● RECORD EXTRACTS:

● ● ● ● ●

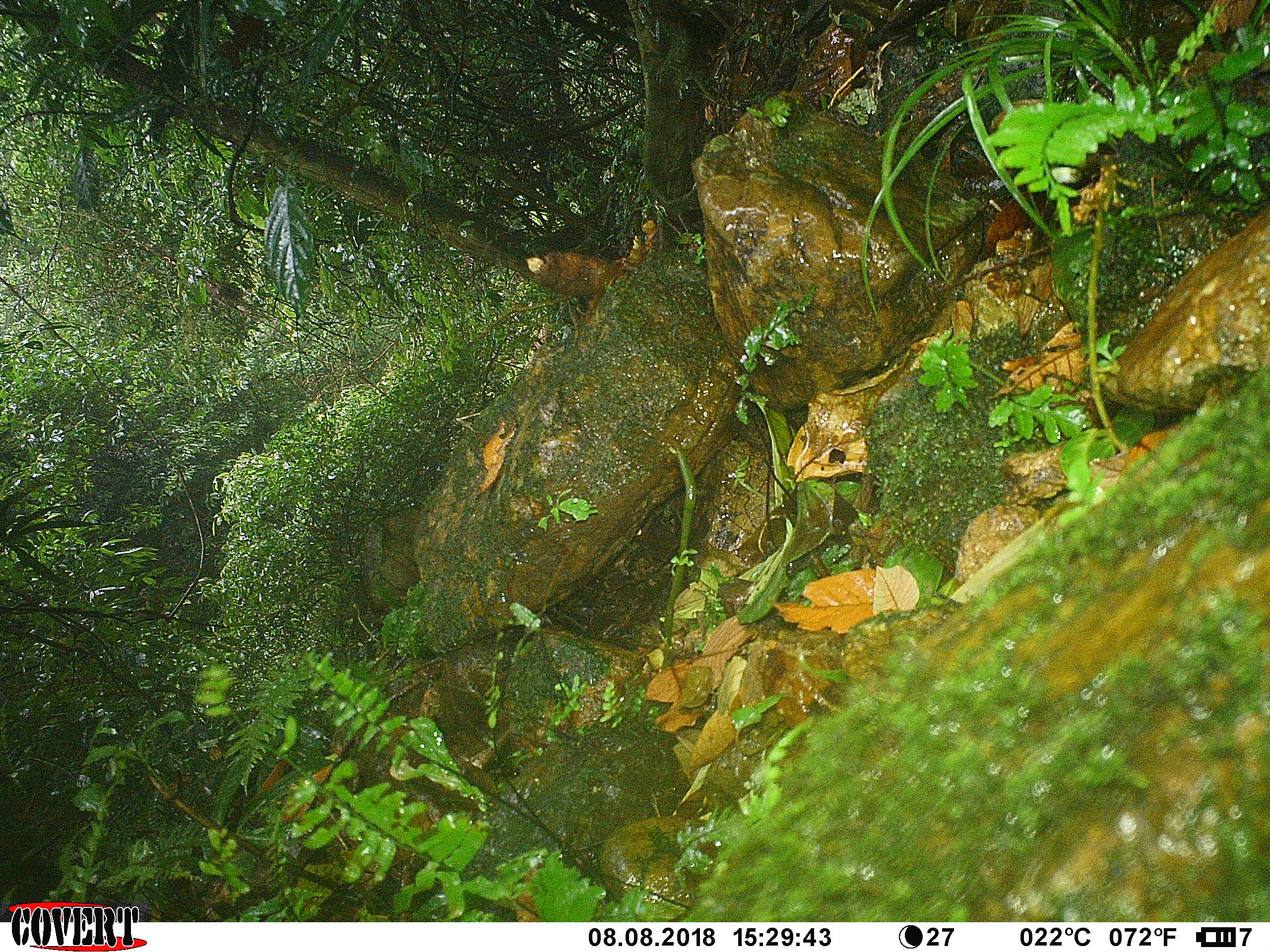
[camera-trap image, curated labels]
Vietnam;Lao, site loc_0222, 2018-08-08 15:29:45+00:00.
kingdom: Animalia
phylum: Chordata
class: Mammalia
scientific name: Mammalia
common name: mammal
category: unidentified small mammal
Unidentified small mammal (mammal) (Mammalia). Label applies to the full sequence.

● ● ● ● ●

● ACTION ITEM:
Transcribe every record above exactly as written, leaving out any pictures.

● TASK SOLUTION:
[camera-trap image, curated labels]
Vietnam;Lao, site loc_0222, 2018-08-08 15:29:45+00:00.
kingdom: Animalia
phylum: Chordata
class: Mammalia
scientific name: Mammalia
common name: mammal
category: unidentified small mammal
Unidentified small mammal (mammal) (Mammalia). Label applies to the full sequence.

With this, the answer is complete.